Production of IL-15 (A) and IL-10 (B) by DCs from HCV- and HIV-1-infected subjects. The data are the mean ± standard error levels (pg/ml) of IL-15 or IL-10 production by DCs in response to the treatments shown. (A) Analysis within each group showed that DCs from all of the groups produced more IL-15 at 24 h and 48 h than at 0 h and that DCs treated with CD40L or CD40L-IFN-γ produced more IL-15 than untreated DCs at 24 h and 48 h (P < 0.05). Analysis across the four groups of study subjects showed that DCs treated with CD40L or CD40L-IFN-γ produced comparable levels of IL-15 at 24 and 48 h (P was not significant). (B) Analysis within each group showed that DCs from the four groups treated with CD40L or CD40L-IFN-γ produced more IL-10 at 24 h and 48 h than at 0 h (P < 0.05). DCs from the four groups treated with CD40L or CD40L-IFN-γ produced more IL-10 than untreated DCs did at 48 h (P < 0.05). Analysis across the four groups showed that there was a lower level of production of IL-10 by untreated DCs at 0 h for the two groups of HCV-infected subjects than for the uninfected or HIV-1-monoinfected groups, which remained lower through the 48 h (P < 0.05). Compared to the level of IL-10 production by DCs from the HCV-negative/HIV-1-negative group that were treated with CD40L or CD40L-IFN-γ, the level of IL-10 production by DCs that were treated with CD40L or CD40L-IFN-γ was lower for the HCV-positive/HIV-1-positive group at 24 h and 48 h (P < 0.05). HCV(−), HCV negative; HIV-1(−), HIV-1 negative; HCV(+), HCV positive; HIV-1(+), HIV-1 positive.

FIG. 5.

Increase in IL-12 p70 and decrease in IL-10 at 24 h by blocking with the anti-IL-10 MAb of DCs from HCV-positive/HIV-1-negative and HCV-positive/HIV-1-positive groups treated with CD40L. P was <0.05 for IL-12 p70 production by CD40L-treated DCs from the two HCV-positive groups compared to those from the HCV-negative/HIV-1-negative group.
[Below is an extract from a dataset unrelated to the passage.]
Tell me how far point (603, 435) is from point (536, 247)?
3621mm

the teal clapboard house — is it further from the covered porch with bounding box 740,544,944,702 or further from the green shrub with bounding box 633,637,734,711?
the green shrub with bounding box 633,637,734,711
HCV(−), HCV negative; HIV-1(−), HIV-1 negative; HCV(+), HCV positive; HIV-1(+), HIV-1 positive.

FIG. 6.

MLR (mean cpm of triplicate cultures) of purified, allogeneic CD4+ and CD8+ T cells in response to DCs that were treated with various immunomodulators.

FIG. 7.

Stimulation of blastogenesis of CD4+ T cells from healthy donors in an MLR by DCs from HCV-infected, HIV-1-infected, and HCV- and HIV-1-coinfected subjects that were treated in vitro with various immunomodulators. P was not significant for DCs treated with CD40L-IFN-γ and CD40L alone within each group and among the four groups of study subjects; for DCs treated with IFN-γ, P was <0.05 within each group of study subjects. HCV(−), HCV negative; HIV-1(−), HIV-1 negative; HCV(+), HCV positive; HIV-1(+), HIV-1 positive.

FIG. 8.

Production of IL-2 (A), IL-5 (B), and IL-10 (C) in MLR cultures of DCs from HCV- and HIV-1-infected subjects and purified CD4+ T cells from healthy donors. P was not significant for DCs treated with CD40L or CD40L-IFN-γ within each group and among the four groups of study subjects. HCV(−), HCV negative; HIV-1(−), HIV-1 negative; HCV(+), HCV positive; HIV-1(+), HIV-1 positive.